● EXERCISE
Search the entries below for "marking", and copy each line where it appears.

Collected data
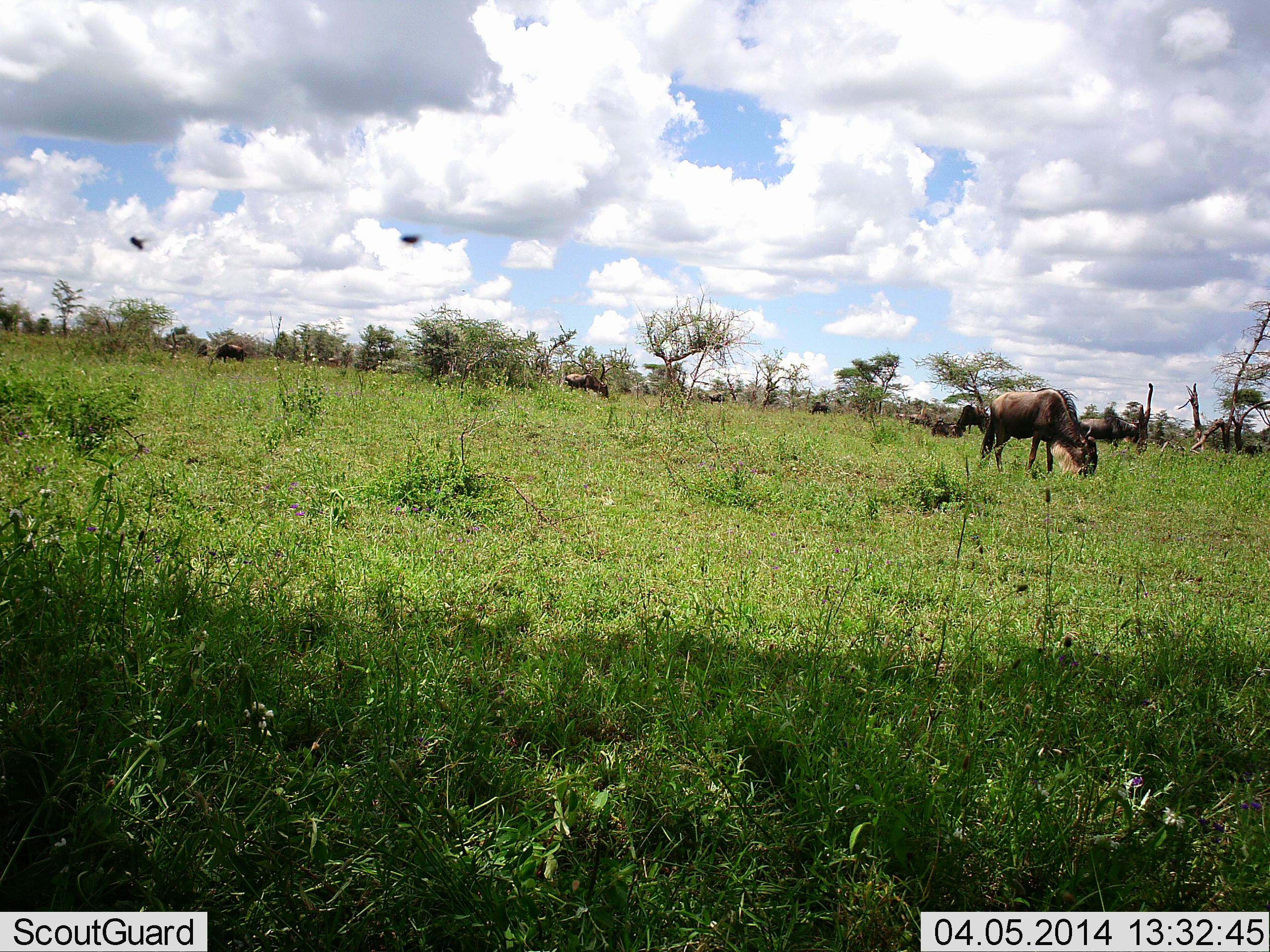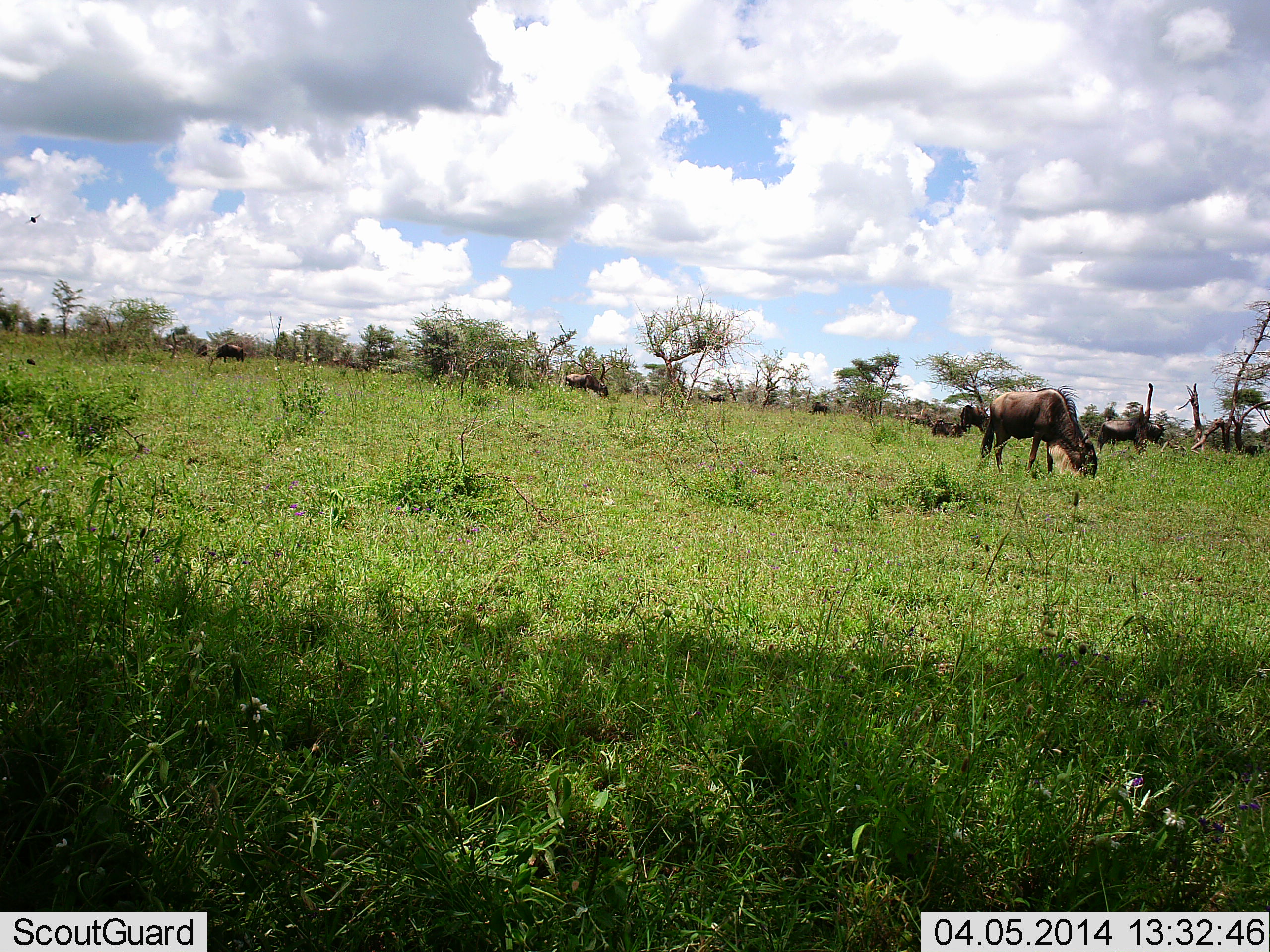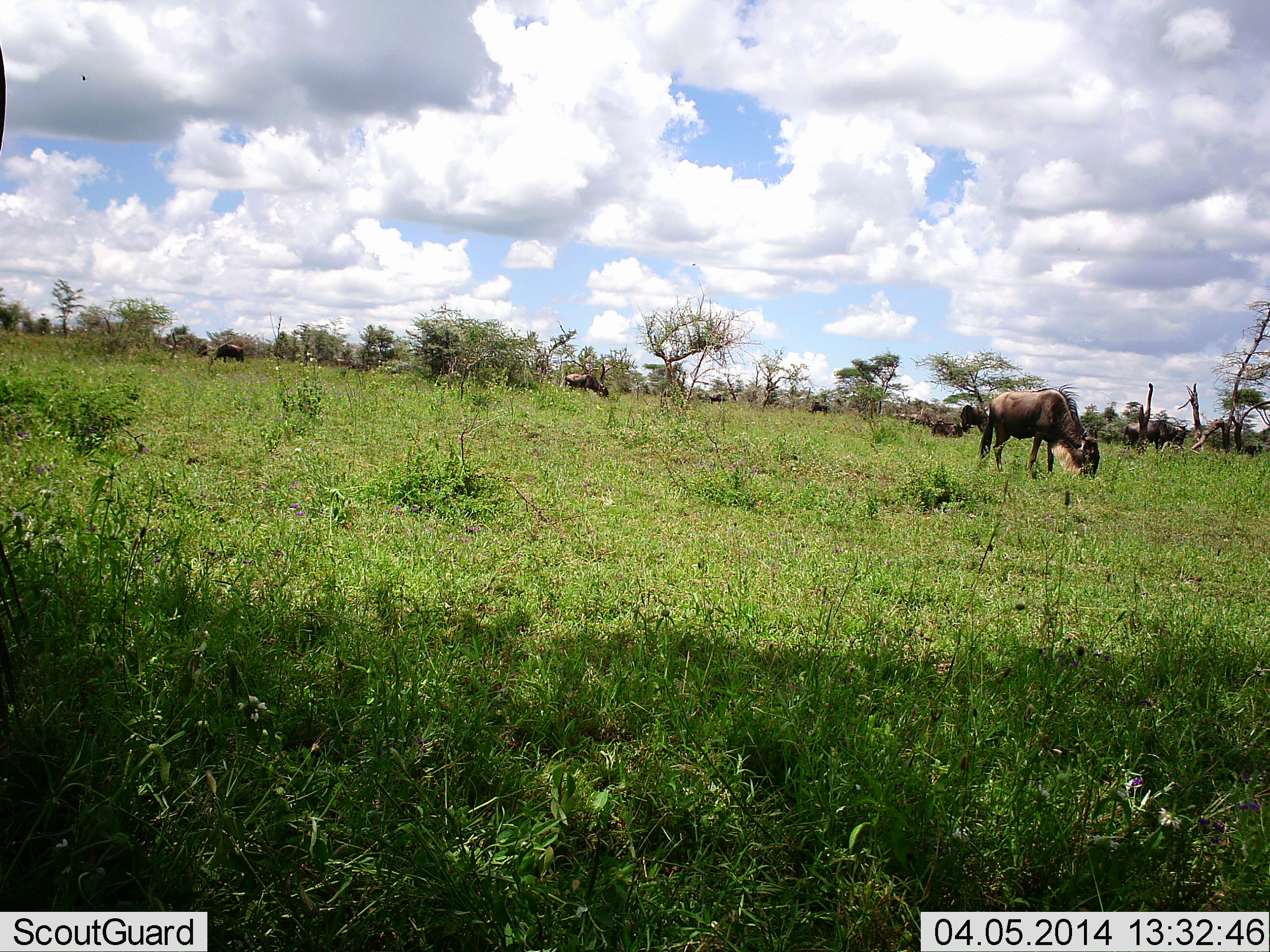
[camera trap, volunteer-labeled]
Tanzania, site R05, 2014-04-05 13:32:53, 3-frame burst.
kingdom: Animalia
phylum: Chordata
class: Mammalia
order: Artiodactyla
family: Bovidae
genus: Connochaetes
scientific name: Connochaetes taurinus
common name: blue wildebeest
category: wildebeest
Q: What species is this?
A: Wildebeest (blue wildebeest) (Connochaetes taurinus).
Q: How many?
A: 7.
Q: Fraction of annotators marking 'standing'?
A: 53%.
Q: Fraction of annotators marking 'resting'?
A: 11%.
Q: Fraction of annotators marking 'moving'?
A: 47%.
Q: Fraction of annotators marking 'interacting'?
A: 5%.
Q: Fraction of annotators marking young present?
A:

● WRITTEN REPLY
Q: Fraction of annotators marking 'standing'?
Q: Fraction of annotators marking 'resting'?
Q: Fraction of annotators marking 'moving'?
Q: Fraction of annotators marking 'interacting'?
Q: Fraction of annotators marking young present?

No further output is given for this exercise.